• Extract to read
- Opening Delimiter -
Monday, September 24, 2018

How Desires Work

A theory of desirism requires some understanding of how desires work. This is a very brief (metaphorically toned) description of an account of intentional action, In Praise of Desire by Noma Arpaly and Timothy Schroeder - slightly modified.

A very brief (metaphorically toned) description of his account of intentional action is:

Perception and cognition (belief) creates a menu of optional actions. These sit at action gates waiting to be released.

The reward system (desire) then selects an action and opens the gate.releases it. No deliberation is involved at this point.

If desire has difficulty selecting among options, then it throws the dispute into arbitration. This is where deliberation occurs. Deliberation looks for a solution that appeals to the most and strongest desires. If it finds one, it sends that option to one of the gates to be selected. If not, the stronger desire-combination wins.

Some people have a brain disorder whereby a certain action slips past its gate without the reward system selecting it. This is Tourette’s Syndrome.
- Closing Delimiter -
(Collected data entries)
- Opening Delimiter -
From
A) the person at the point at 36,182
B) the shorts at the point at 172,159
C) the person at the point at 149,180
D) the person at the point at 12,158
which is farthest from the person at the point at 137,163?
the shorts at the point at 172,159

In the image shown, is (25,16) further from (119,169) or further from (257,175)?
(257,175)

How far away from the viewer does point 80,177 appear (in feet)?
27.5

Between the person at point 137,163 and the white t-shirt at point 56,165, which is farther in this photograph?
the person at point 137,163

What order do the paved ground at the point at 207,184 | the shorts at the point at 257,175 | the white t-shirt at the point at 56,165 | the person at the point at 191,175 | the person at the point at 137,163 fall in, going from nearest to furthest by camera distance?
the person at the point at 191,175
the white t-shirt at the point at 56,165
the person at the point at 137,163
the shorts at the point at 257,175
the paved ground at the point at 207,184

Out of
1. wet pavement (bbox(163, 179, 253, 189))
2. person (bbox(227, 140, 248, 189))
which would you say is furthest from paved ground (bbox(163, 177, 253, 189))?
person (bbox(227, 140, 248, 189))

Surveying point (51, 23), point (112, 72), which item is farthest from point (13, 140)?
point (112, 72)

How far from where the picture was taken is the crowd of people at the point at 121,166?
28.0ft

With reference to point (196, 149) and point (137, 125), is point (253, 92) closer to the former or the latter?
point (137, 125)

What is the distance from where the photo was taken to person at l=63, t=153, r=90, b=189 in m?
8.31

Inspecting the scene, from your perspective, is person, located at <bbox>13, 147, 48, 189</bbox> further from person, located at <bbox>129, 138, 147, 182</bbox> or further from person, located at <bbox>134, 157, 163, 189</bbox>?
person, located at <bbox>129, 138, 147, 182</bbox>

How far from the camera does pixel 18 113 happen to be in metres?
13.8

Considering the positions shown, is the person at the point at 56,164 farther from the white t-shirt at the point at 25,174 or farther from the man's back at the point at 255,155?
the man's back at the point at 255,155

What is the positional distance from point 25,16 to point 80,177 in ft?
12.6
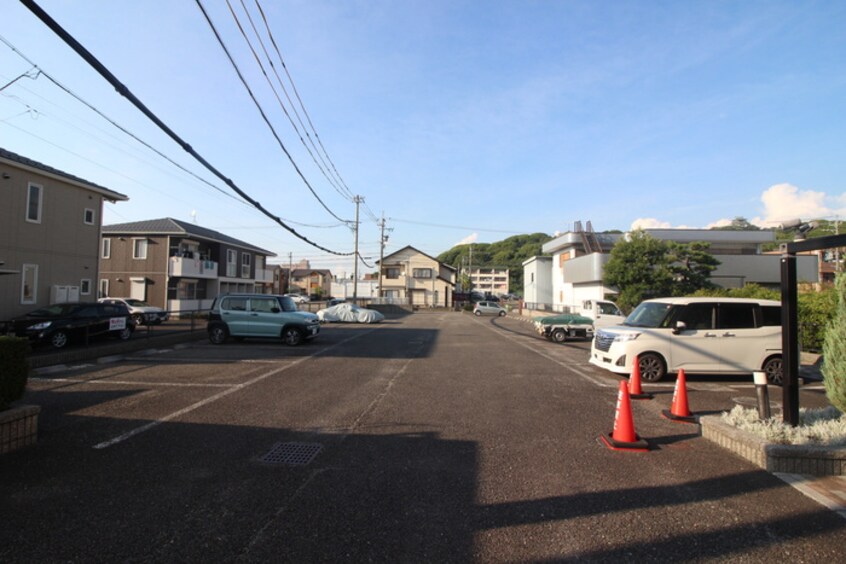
- Closing Delimiter -
• Questions to answer
[A] In the post on how desires work, retype the part that opens with the words "Monday, September 24, 2018" and closes with "at this point.".
[B] Write what comes next in the post on how desires work, picking up after its last sentence.

• Responses by item number
[A]
Monday, September 24, 2018

How Desires Work

A theory of desirism requires some understanding of how desires work. This is a very brief (metaphorically toned) description of an account of intentional action, In Praise of Desire by Noma Arpaly and Timothy Schroeder - slightly modified.

A very brief (metaphorically toned) description of his account of intentional action is:

Perception and cognition (belief) creates a menu of optional actions. These sit at action gates waiting to be released.

The reward system (desire) then selects an action and opens the gate.releases it. No deliberation is involved at this point.

[B]
Some people have a disorder whereby the dopamine-producing cells in the reward system die off. The reward system becomes less efficient at opening the gates and, in extreme cases, stops entirely, resulting in paralysis. This is Parkinson’s Disease.

There is no pathway from belief/perception to intentional, deliberative action without the influence of desire. If there was, then the direct cognition or perception should be able to produce intentional action in an agent with Parkinson’s Disease. This is not observed.

Deliberation, on this model, is not a cause of action, it is an action. It is something that an agent does because a combination of desires come into significant conflict and "send the dispute to arbitration" sits as an action gate.

The reward system, by the way, is a black box. There is no direct neural links from the reward system to memory or perception (even internal perception). Consequently, we are not conscious of its operation. We simply observe its effects.

Korsgaard seems to be focusing on deliberation (arbitration). But, in doing so, she is looking in the wrong spot. We act on desire at a pre-conscious level.

In arbitration, we (unlike animals) can consider what things would be like if certain desires are different, present, or absent. But the consequences of these deliberations do not lead directly to action. They result in a plan that goes to an action gate to be selected by existing desires.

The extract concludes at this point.